This paper presents performance results for dense linear algebra using recent NVIDIA GPUs. The authors developed a matrix-matrix multiply routine (GEMM) that runs up to 60% faster than the vendor's implementation and approaches the peak hardware capabilities. Their LU, QR, and Cholesky factorizations achieve up to 80–90% of the peak GEMM rate. Parallel LU on two GPUs achieves up to 540 Gflop/s. These results challenge the accepted view of GPU architecture and programming guidelines, arguing that modern GPUs should be viewed as multithreaded multicore vector units. The study includes detailed benchmarking of the GPU memory system, revealing cache and TLB sizes and latencies. Algorithmic optimizations increase parallelism and regularity, slightly improving performance.
The authors show that LU, QR, and Cholesky factorizations can achieve over 300 Gflop/s on a GPU, which is significant for dense linear algebra. Their results include performance on the 8-series of NVIDIA GPUs, which had not been previously achieved.

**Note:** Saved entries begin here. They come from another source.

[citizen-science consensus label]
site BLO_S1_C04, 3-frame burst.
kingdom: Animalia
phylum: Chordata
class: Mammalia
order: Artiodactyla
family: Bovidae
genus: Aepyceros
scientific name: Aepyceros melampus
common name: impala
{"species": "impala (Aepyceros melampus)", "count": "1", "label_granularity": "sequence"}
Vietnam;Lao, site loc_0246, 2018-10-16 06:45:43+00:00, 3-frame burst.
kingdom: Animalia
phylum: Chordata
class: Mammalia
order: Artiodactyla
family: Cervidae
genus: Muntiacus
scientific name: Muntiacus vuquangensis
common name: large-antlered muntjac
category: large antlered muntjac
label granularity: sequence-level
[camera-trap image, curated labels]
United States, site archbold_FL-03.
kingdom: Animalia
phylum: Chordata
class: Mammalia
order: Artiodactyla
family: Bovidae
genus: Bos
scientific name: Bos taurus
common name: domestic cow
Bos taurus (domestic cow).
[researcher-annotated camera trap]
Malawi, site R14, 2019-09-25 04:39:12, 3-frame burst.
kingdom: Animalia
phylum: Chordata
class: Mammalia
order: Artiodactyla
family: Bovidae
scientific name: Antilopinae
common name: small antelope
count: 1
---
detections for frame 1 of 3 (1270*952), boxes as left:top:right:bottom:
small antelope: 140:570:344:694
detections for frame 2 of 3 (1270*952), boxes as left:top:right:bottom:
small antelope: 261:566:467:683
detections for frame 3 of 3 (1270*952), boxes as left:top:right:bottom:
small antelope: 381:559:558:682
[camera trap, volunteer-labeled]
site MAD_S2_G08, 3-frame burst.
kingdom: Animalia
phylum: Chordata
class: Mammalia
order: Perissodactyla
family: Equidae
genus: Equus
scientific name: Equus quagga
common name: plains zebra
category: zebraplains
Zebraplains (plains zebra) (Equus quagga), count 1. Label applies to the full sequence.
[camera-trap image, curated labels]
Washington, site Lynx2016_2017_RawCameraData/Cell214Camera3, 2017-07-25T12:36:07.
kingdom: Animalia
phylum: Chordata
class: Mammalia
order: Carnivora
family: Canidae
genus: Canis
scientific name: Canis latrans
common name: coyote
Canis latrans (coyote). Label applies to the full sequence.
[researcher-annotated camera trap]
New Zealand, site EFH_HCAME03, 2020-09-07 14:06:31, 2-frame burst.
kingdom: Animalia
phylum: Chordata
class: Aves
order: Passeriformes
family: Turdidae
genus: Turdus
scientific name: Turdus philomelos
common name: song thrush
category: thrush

They provide insights into programming these and newer GPUs, achieving performance in basic kernels like matrix-matrix multiply that is 60% faster than the optimized vendor's library CUBLAS 1.1. Some of their codes have been licensed by NVIDIA and included in CUBLAS 2.0.
The authors analyze the performance of their implementations, showing that all components of the final system run at nearly optimal rates. Their best speedups vs. one quad core CPU are over 4× in all three factorizations. The paper is organized into sections discussing GPU architecture, microbenchmarks, design and performance evaluation of matrix multiplication, design of LU, QR, and Cholesky, and performance evaluation of these algorithms. The study reveals the structure of the GPU memory system, including cache and TLB sizes and latencies. It also discusses the performance of the GPU memory system, pipeline latency, and memory bandwidth. The authors achieve 98% of the arithmetic peak in register-to-register multiply-and-add instructions. They also show that the use of shared memory can reduce throughput, and that the optimal vector length for performance is 64 elements. The paper concludes that the performance of GPU-based linear algebra is significantly better than CPU-based implementations for large matrices.This paper presents performance results for dense linear algebra using recent NVIDIA GPUs. The authors developed a matrix-matrix multiply routine (GEMM) that runs up to 60% faster than the vendor's implementation and approaches the peak hardware capabilities. Their LU, QR, and Cholesky factorizations achieve up to 80–90% of the peak GEMM rate. Parallel LU on two GPUs achieves up to 540 Gflop/s. These results challenge the accepted view of GPU architecture and programming guidelines, arguing that modern GPUs should be viewed as multithreaded multicore vector units. The study includes detailed benchmarking of the GPU memory system, revealing cache and TLB sizes and latencies. Algorithmic optimizations increase parallelism and regularity, slightly improving performance.
The authors show that LU, QR, and Cholesky factorizations can achieve over 300 Gflop/s on a GPU, which is significant for dense linear algebra. Their results include performance on the 8-series of NVIDIA GPUs, which had not been previously achieved. They provide insights into programming these and newer GPUs, achieving performance in basic kernels like matrix-matrix multiply that is 60% faster than the optimized vendor's library CUBLAS 1.1. Some of their codes have been licensed by NVIDIA and included in CUBLAS 2.0.
The authors analyze the performance of their implementations, showing that all components of the final system run at nearly optimal rates. Their best speedups vs. one quad core CPU are over 4× in all three factorizations. The paper is organized into sections discussing GPU architecture, microbenchmarks, design and performance evaluation of matrix multiplication, design of LU, QR, and Cholesky, and performance evaluation of these algorithms. The study reveals the structure of the GPU memory system, including cache and TLB sizes and latencies. It also discusses the performance of the GPU memory system, pipeline latency, and memory bandwidth. The authors achieve 98% of the arithmetic peak in register-to-register multiply-and-add instructions. They also show that the use of shared memory can reduce throughput, and that the optimal vector length for performance is 64 elements. The paper concludes that the performance of GPU-based linear algebra is significantly better than CPU-based implementations for large matrices.